** WHAT YOU SHOULD DO **
All lines with the word "site" must be pulled from the entries below.

Start of DATA TO EXAMINE

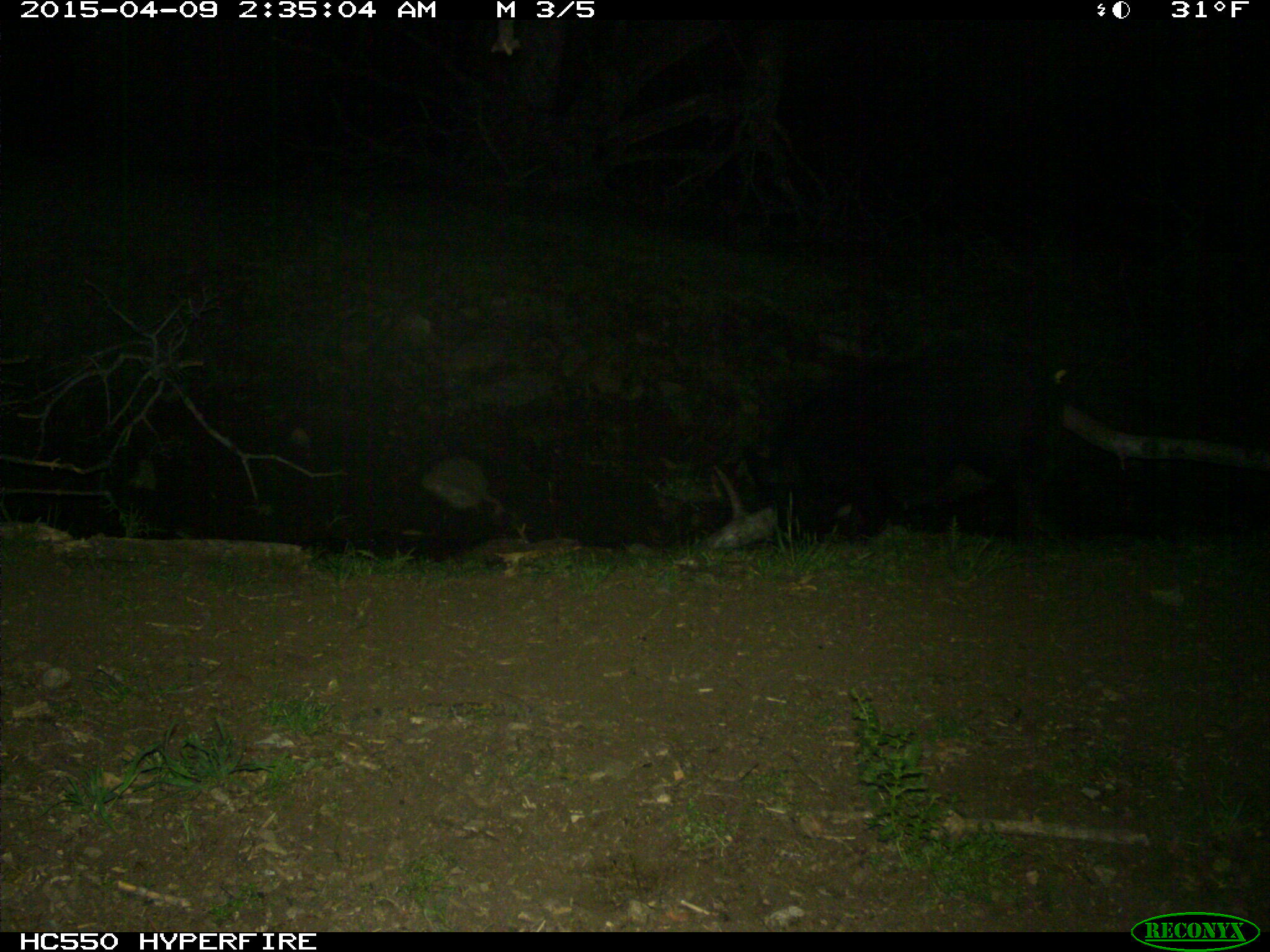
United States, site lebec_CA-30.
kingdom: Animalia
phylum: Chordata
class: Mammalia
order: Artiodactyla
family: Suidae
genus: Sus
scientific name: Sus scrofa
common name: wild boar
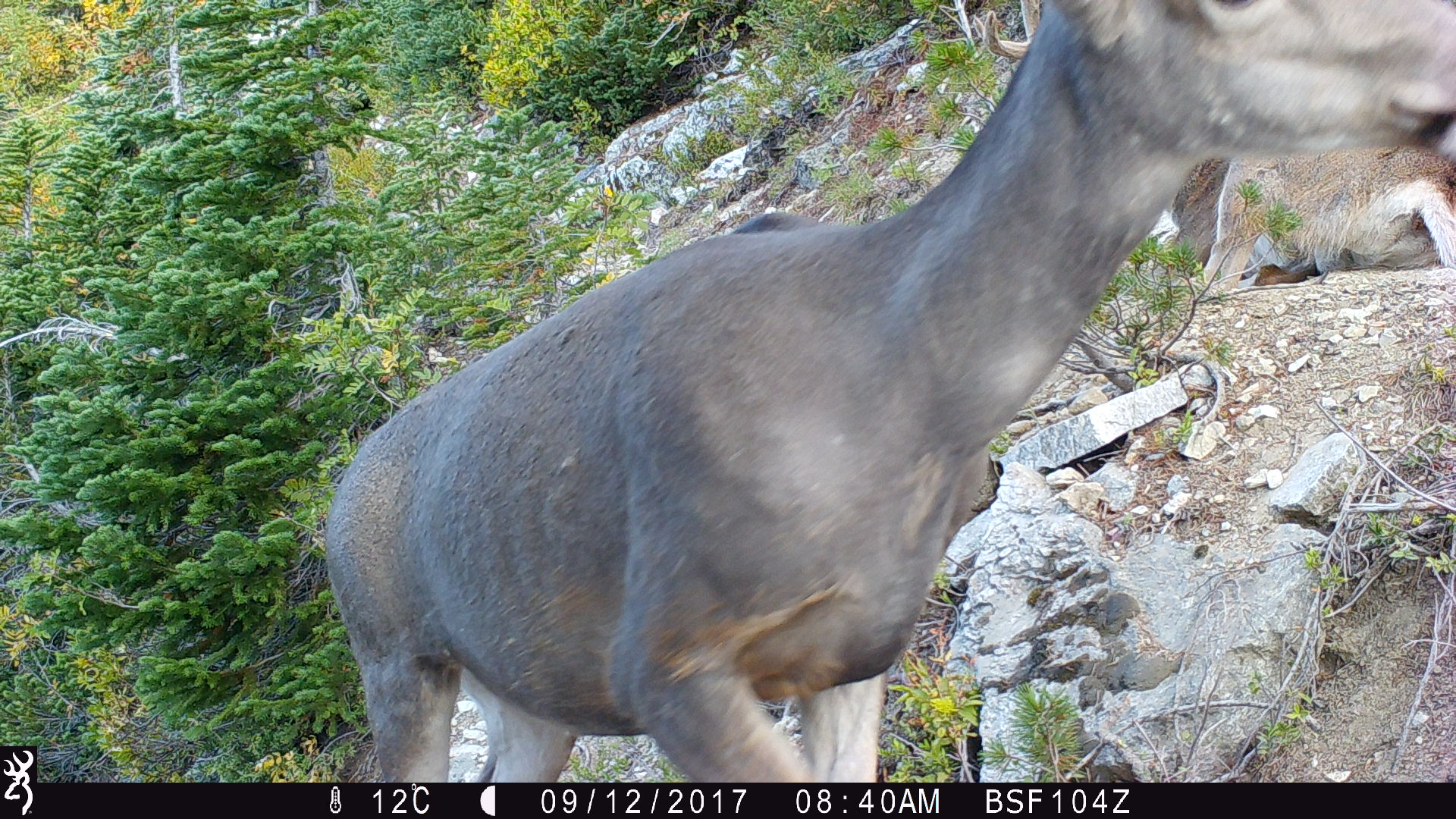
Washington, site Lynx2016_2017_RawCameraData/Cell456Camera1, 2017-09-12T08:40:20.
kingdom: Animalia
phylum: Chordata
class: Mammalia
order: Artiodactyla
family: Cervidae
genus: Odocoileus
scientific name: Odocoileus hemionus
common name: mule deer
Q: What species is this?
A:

End of DATA TO EXAMINE
Start of DATA TO EXAMINE

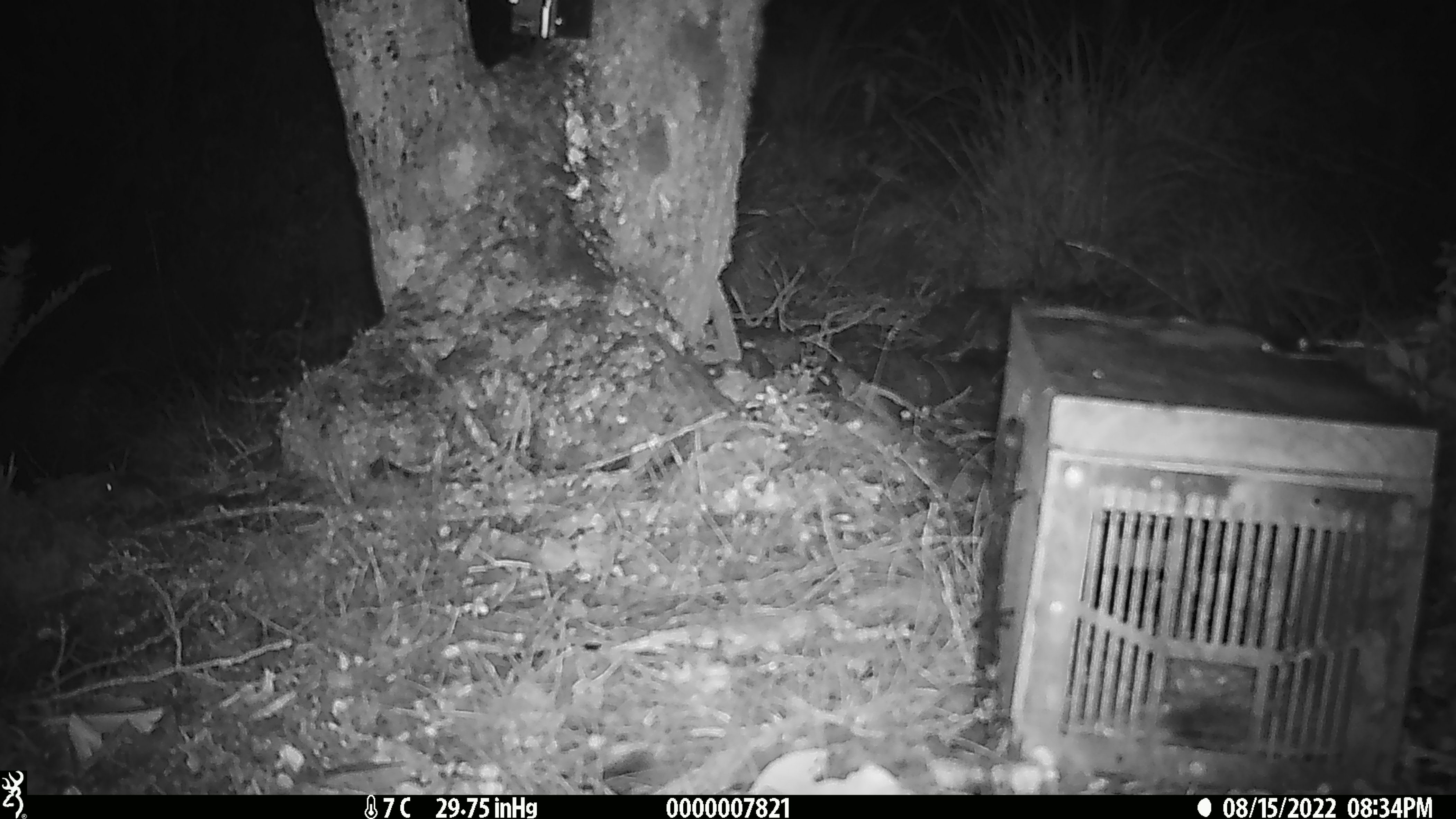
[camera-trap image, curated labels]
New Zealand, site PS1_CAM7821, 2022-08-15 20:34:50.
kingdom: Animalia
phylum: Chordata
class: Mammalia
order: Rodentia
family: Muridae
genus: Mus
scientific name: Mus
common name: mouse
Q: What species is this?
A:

End of DATA TO EXAMINE

** WRITTEN RESPONSE **
United States, site lebec_CA-30.
Washington, site Lynx2016_2017_RawCameraData/Cell456Camera1, 2017-09-12T08:40:20.
New Zealand, site PS1_CAM7821, 2022-08-15 20:34:50.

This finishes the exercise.